The loss of this city was most severe to the republic, for the enemy had thus gained an entrance into the very heart of Holland. It was a more important acquisition to Alexander than even Bergen-op-Zoom would have been, and it was a bitter reflection that to the treachery of Netherlanders and of their English allies this great disaster was owing. All the wrath aroused a year before by the famous treason of York and Stanley, and which had been successfully extinguished, now flamed forth afresh. The States published a placard denouncing the men who had thus betrayed the cause of freedom, and surrendered the city of Gertruydenberg to the Spaniards, as perjured traitors whom it was made lawful to hang, whenever or wherever caught, without trial or sentence, and offering fifty florins a-head for every private soldier and one hundred florins for any officer of the garrison. A list of these Englishmen and Netherlanders, so far as known, was appended to the placard, and the catalogue was headed by the name of Sir John Wingfield.
Thus the consequences of the fatal event were even more deplorable than the loss of the city itself. The fury of Olden-Barneveld at the treason was excessive, and the great Advocate governed the policy of the republic, at this period, almost like a dictator. The States, easily acknowledging the sway of the imperious orator, became bitter—and wrathful with the English, side by side with whom they had lately been so cordially standing.

-------------------------

■ LIST OF TASKS ■
a. Name every person the Gertruydenberg passage refers to by name.
b. Please return the section of the Gertruydenberg passage that begins at the words "Thus the consequences" and stops after "so cordially standing.".
c. Does each statement agree with the Gertruydenberg passage? Answer yes or no, and quote the words that decide it.
(i) The States offered one hundred florins for any officer of the garrison.
(ii) The list appended to the placard was headed by the name of Olden-Barneveld.
(iii) The city was a less important acquisition to Alexander than Bergen-op-Zoom would have been.

■ STORED DATA ■
-------------------------

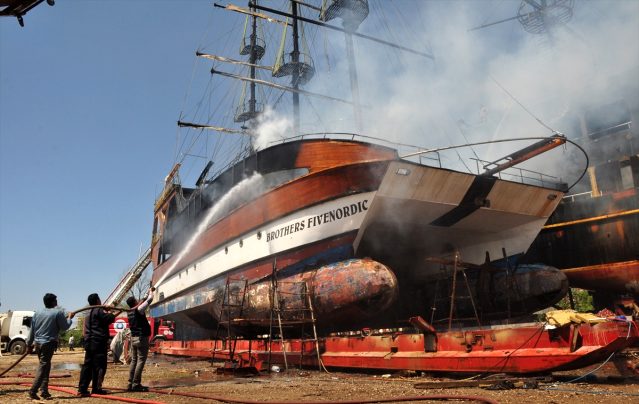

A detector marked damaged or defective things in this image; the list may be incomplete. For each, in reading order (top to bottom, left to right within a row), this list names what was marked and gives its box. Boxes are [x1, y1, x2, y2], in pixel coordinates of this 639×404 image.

-------------------------

■ EXPECTED RESULTS ■
a. Alexander, York, Stanley, Sir John Wingfield, Olden-Barneveld

b.
Thus the consequences of the fatal event were even more deplorable than the loss of the city itself. The fury of Olden-Barneveld at the treason was excessive, and the great Advocate governed the policy of the republic, at this period, almost like a dictator. The States, easily acknowledging the sway of the imperious orator, became bitter—and wrathful with the English, side by side with whom they had lately been so cordially standing.

c.
(i) Yes: "one hundred florins for any officer of the garrison"
(ii) No: "the catalogue was headed by the name of Sir John Wingfield"
(iii) No: "It was a more important acquisition to Alexander than even Bergen-op-Zoom would have been"